Excerpt -
____________

Trust and Internet Identity Meeting Europe
11-14 Feb 2019: Workshops and Unconference

Session 30 Interoperability towards User Empowered Standards

Interoperability towards User empowered standards.

Idea has come up a couple of years ago, from a focus on UMA, block chain, Yubikeys.

Tools for empowering the user to be in charge of their own data.

What is already there and how does it fit together?

YubiKey as an extra security layer, to ensure the right person is logging in.

To empower users they have to be able to understand what is going on. -> Privacy Assistance

Machine Learning to group users and based on this create some suggestions.

Even for expert users all these different permission factors might be too complicated.

Having programs helping the user? Would this scare the user away or make things easier?

These kind of software needs knowledge about what the App does. This implies that every App developer might have to register/document their App in some way for this knowledge base.

Privacy Guard - Android App which checks allowances, privacy by default.

Visualizing things can help users understand more complex privacy concepts.

**More than one problem: **

  • Are the controls actually very complex?
  • Can you show users the effect of their actions, choices, can you visualize it?

Classic tradeoff between complexity and visibility.

Block chain used in cases when a Distributed Database would have done the job (Shiny Object Syndrome).

How can distributed databases help to empower people?

When is Blockchain necessary?

Graphics about the spread of personal data across time - Evolution of Privacy on Facebook:

http://mattmckeon.com/facebook-privacy/

TrustPilot : https://www.trustpilot.com/

Reviews for Services from private people

A quick walkthrough of how to use privacy guard:

http://www.guidingtech.com/42045/cyanogenmod-privacy-guard/

Kantara UMA Personal data and the person who controls the data, the data may sit in different places so you have the identity provider and a quite easy second factor - to get higher security but making it easier at the same time.

Kantara does some work on consent receipts, you have one place where you manage your data and when you log in you can access all that data at that place.

Usable privacy - by entering for example seven questions you are grouped out of that questions.

You get some machine assistant to help you otherwise it would be too difficult even for expert users. Imagine it asks you 100 times a day for your location, but the problem is how will users today react to that, would that scare them away if computers are suggesting answers for them .For example Facebook - Facebook have changed their privacy policy over time like an opening flower, the default settings were shared more and more publicly, so that the user had to stop Facebook from doing that (the default settings had a bigger and bigger scope).

Basically the idea is not to have multiple checkboxes where we can tell what scope we want our data to be instead to have one button to minimalize the scope or maximize, and to have a filter in between.There can be an assistant instead of crowdsourcing for that knowledge which tells you for example if the following app really requires my location or not.

Privacy in a blockchain issue.

Distributed databases - the idea is to not have a centralized government model. Depends how trustworthy the data should be.

How can distributed databases empower people?

____________

Directions -
A - Update the stretch of the session notes from "http://www.guidingtech.com/42045/cyanogenmod-privacy-guard/" through "of that questions.", replacing "Kantara" with "the Kantara Initiative".
B - Answer the following questions from the session notes:
(i) What purpose does the YubiKey serve?
(ii) What term describes using blockchain where a distributed database would have sufficed?
(iii) What kind of application is Privacy Guard?

____________

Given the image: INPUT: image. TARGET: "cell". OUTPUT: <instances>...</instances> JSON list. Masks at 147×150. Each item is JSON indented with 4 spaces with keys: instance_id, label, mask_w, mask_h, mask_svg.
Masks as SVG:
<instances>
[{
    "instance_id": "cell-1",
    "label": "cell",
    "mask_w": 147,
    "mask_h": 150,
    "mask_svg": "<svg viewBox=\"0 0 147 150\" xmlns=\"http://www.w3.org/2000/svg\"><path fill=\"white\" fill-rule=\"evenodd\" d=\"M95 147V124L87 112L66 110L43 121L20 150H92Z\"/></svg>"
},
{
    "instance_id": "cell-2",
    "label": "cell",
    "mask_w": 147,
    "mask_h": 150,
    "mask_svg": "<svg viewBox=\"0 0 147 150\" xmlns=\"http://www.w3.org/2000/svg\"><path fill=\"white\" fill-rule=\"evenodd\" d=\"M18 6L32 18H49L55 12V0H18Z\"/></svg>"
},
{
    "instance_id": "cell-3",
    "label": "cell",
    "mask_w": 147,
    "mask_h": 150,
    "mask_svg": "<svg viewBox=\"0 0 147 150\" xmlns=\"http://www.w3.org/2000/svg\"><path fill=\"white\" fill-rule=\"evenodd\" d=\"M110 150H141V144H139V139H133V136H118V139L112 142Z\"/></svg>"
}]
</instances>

____________

Answers to the problems -
A -
http://www.guidingtech.com/42045/cyanogenmod-privacy-guard/

the Kantara Initiative UMA Personal data and the person who controls the data, the data may sit in different places so you have the identity provider and a quite easy second factor - to get higher security but making it easier at the same time.

the Kantara Initiative does some work on consent receipts, you have one place where you manage your data and when you log in you can access all that data at that place.

Usable privacy - by entering for example seven questions you are grouped out of that questions.

B -
(i) It serves as an extra security layer, to ensure the right person is logging in.
(ii) Shiny Object Syndrome.
(iii) An Android app which checks allowances, privacy by default.